** start DOCUMENT PASSAGE **

This notebook needs to be completed. There are placeholders for each of the following tasks which need to be coded up. Finally, this notebook should be runnable on a free Google colab instance in few minutes.

## Concrete tasks:
1. Load the instruction fine-tuning dataset
2. Load the model and tokenizer
3. Prompt the model with few items from the dataset and print the generated responses using the provided `generate()` function
4. Implement a trainer class that takes the model, dataset as inputs and
  - Instantiates necessary training components such as optimizer, learning rate scheduler etc.
  - Specifically, implement the `train()` function that performs the classic train loop with a next-token prediction objective
5. Modify the `generate()` function to implement the generation logic directly using `model.forward()`. At each generation step, generated tokens are fed as inputs until the stopping condition is met (EOS is generated or max_tokens is reached). Most importantly, make sure that the generations are batched.
6. **Plot the effect of training data on the validation loss**: The idea is to vary the amount of data used for training data (e.g. 100, 200, 500, 1000 data points) and understand its effect on the valiation loss. Please provide an explanation along with the plot.

** end DOCUMENT PASSAGE **

▸ **REQUIRED ACTIONS**
1/ In the notebook task list, what two conditions end each generation?
2/ Rewrite the notebook task list starting at "- Specifically, implement" and ending at "generations are batched.", substituting "masked-token prediction" for "next-token prediction".

** start SUPPLIED RECORDS **

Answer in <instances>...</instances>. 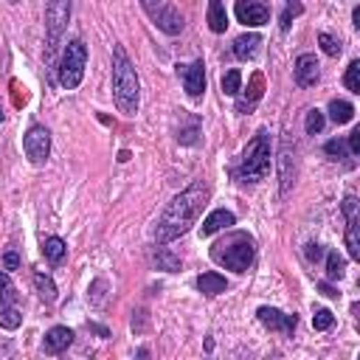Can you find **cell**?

** end SUPPLIED RECORDS **
** start SUPPLIED RECORDS **

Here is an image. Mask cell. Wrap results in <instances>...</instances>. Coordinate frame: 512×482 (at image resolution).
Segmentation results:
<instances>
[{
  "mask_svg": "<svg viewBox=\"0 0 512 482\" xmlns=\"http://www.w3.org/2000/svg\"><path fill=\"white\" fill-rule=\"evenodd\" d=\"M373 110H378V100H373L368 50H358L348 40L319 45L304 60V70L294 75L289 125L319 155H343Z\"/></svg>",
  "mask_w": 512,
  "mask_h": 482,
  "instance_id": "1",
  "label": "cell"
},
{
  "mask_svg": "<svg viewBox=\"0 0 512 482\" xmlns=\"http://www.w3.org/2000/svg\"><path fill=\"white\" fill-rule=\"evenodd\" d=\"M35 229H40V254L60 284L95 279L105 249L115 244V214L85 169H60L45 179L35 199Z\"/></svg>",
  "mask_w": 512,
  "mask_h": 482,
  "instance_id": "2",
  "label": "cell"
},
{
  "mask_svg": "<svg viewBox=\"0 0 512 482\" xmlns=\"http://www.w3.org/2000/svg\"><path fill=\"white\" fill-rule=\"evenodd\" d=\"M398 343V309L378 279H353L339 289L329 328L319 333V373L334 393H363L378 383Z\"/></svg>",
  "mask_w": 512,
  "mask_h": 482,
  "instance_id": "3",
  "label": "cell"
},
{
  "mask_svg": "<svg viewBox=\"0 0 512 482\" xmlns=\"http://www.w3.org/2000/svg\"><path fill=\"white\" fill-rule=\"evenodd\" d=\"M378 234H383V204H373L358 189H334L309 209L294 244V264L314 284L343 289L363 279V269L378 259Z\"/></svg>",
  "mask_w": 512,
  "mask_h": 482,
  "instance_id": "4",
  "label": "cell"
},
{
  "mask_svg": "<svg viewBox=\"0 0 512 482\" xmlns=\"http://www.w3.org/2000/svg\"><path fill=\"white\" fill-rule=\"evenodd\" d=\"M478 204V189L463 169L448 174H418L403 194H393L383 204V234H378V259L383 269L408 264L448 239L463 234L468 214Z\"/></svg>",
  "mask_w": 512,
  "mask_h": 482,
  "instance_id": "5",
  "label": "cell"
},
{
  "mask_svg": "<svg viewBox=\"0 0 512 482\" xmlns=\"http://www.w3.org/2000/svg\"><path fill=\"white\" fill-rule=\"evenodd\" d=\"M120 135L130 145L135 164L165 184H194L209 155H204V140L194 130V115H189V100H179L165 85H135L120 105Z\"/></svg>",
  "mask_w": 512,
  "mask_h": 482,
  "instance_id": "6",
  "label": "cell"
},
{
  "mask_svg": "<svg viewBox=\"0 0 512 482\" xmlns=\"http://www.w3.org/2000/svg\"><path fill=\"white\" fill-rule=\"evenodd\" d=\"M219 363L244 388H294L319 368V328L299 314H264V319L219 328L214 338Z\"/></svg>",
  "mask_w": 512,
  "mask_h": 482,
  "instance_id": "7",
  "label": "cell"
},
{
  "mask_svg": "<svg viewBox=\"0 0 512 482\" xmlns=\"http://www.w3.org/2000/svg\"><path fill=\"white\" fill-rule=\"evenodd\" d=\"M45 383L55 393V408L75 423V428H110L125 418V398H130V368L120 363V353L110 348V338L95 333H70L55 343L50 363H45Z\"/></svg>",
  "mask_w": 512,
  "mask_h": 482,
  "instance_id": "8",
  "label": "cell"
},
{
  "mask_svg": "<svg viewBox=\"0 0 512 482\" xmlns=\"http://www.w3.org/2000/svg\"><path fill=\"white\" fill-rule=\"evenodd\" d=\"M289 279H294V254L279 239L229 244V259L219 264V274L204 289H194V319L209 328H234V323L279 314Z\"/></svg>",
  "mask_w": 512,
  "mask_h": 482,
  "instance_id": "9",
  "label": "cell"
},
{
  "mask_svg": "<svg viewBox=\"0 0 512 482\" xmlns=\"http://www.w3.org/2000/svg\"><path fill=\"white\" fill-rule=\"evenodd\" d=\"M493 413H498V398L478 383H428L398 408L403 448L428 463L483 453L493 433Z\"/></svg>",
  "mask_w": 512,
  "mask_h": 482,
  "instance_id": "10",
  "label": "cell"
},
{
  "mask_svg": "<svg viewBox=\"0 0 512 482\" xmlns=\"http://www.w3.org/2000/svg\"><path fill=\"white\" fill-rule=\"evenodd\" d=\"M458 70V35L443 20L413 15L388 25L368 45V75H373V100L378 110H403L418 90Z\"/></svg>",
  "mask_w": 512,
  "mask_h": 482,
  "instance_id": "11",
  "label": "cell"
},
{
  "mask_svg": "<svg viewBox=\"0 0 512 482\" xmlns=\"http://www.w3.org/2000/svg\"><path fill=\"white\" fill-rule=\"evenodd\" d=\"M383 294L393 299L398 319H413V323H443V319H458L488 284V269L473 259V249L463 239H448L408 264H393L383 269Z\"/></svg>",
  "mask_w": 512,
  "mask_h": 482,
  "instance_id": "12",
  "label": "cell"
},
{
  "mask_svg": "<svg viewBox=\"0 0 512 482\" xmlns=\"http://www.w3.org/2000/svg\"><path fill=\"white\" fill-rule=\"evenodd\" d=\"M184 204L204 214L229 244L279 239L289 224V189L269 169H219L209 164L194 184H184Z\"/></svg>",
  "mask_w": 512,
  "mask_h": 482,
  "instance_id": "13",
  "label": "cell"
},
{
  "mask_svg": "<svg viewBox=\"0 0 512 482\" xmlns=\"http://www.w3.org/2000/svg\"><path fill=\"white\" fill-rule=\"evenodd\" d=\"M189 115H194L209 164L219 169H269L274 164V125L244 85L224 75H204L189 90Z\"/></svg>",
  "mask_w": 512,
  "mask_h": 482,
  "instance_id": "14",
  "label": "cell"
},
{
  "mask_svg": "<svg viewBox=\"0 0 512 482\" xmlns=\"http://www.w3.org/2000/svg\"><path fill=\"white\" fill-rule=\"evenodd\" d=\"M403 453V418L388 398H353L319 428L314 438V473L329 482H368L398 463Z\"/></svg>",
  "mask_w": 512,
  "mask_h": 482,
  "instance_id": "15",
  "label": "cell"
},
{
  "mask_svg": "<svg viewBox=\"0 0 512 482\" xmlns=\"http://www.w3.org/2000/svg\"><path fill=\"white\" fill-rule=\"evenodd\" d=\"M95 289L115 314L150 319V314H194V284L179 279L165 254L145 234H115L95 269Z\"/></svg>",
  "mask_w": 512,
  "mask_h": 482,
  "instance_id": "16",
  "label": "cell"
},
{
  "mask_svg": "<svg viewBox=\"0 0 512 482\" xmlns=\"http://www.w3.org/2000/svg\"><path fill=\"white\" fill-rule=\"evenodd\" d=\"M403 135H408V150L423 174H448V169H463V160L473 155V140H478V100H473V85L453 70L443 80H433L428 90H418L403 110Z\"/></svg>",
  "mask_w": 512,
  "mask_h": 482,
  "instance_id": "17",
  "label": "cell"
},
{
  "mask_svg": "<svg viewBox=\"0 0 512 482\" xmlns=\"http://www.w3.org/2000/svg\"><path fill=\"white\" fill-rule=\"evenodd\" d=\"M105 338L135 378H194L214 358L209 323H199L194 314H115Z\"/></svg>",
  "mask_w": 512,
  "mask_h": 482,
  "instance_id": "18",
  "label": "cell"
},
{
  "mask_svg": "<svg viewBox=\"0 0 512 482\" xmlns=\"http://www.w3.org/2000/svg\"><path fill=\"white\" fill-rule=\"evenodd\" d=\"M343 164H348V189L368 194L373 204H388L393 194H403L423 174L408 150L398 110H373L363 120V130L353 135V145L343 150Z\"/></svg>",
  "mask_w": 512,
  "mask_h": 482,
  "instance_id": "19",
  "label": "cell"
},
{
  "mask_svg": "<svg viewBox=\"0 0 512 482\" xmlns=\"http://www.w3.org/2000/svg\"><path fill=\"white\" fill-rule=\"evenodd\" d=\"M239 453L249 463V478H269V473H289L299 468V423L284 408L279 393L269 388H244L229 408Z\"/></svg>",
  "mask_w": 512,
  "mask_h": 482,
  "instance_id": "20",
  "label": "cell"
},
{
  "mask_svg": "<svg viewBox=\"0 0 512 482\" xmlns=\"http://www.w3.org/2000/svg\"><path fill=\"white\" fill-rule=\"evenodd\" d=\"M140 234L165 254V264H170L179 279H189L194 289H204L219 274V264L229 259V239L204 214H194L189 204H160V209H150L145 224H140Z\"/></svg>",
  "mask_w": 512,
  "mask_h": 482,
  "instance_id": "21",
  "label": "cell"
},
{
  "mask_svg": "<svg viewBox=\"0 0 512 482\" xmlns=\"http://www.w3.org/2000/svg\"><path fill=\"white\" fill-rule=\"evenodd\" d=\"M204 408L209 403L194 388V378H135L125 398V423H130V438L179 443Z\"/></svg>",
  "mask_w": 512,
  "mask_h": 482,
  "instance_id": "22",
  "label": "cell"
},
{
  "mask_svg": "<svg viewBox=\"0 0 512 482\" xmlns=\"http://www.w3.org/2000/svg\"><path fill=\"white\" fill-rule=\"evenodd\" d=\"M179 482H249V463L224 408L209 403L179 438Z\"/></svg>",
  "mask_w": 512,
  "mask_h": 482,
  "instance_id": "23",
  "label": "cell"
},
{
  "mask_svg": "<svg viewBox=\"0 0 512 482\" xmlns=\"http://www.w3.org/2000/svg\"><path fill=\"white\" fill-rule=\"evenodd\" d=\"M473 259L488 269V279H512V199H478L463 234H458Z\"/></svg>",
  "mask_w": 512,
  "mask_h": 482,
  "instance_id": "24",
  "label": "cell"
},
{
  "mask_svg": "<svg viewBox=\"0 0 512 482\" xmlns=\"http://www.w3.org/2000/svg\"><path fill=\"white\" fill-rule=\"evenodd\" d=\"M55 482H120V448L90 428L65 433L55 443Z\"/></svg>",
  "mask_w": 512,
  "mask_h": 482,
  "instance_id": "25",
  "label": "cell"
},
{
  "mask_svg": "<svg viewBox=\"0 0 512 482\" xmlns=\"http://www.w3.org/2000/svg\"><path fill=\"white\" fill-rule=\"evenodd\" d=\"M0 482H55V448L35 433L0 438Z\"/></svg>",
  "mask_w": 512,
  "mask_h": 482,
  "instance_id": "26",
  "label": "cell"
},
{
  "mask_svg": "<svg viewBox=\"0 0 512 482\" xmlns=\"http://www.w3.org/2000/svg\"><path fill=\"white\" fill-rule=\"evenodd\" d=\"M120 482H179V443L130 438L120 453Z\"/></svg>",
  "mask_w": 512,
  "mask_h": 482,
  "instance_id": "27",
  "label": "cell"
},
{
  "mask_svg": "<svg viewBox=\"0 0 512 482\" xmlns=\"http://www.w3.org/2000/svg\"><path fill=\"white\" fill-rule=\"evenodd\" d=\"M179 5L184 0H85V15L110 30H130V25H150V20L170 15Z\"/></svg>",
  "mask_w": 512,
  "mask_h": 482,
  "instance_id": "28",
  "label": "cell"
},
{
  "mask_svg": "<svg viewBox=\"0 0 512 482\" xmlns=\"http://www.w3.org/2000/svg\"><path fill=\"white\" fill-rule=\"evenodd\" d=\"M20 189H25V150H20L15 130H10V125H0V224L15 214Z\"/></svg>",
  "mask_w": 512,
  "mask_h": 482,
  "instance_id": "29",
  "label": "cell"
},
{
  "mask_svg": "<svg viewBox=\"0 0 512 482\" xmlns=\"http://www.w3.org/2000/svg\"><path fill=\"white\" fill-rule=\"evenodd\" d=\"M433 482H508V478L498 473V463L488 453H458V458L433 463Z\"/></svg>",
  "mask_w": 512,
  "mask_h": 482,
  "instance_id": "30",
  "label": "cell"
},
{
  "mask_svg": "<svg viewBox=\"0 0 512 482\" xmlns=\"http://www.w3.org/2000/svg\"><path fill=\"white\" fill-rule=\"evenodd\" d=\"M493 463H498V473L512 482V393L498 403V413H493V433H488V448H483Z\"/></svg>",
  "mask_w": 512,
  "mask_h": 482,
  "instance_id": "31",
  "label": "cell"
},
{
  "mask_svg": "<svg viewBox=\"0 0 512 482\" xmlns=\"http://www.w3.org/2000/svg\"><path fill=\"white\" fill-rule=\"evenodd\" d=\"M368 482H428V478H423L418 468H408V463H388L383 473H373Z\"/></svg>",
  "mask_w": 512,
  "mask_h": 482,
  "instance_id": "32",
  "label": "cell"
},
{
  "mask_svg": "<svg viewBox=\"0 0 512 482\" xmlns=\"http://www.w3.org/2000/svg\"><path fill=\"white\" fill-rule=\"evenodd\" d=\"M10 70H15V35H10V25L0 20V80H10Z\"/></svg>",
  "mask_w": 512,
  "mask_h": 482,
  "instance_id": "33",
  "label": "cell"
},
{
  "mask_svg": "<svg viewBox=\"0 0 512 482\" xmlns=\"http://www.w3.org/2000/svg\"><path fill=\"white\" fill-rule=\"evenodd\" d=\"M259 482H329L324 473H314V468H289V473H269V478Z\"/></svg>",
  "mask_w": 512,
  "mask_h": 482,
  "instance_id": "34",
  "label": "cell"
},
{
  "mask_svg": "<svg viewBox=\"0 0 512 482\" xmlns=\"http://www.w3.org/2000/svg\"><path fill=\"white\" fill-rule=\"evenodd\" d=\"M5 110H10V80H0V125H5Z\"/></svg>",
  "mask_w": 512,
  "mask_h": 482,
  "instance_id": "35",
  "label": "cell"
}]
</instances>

** end SUPPLIED RECORDS **
** start SUPPLIED RECORDS **

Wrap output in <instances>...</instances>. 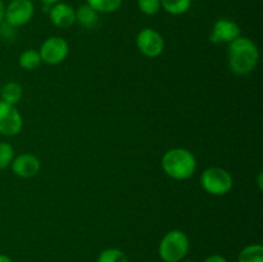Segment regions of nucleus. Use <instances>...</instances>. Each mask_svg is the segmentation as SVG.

** end SUPPLIED RECORDS **

▸ **ANSWERS TO THE TASKS**
1/ Generation stops when EOS is generated or max_tokens is reached.

2/
- Specifically, implement the `train()` function that performs the classic train loop with a masked-token prediction objective
5. Modify the `generate()` function to implement the generation logic directly using `model.forward()`. At each generation step, generated tokens are fed as inputs until the stopping condition is met (EOS is generated or max_tokens is reached). Most importantly, make sure that the generations are batched.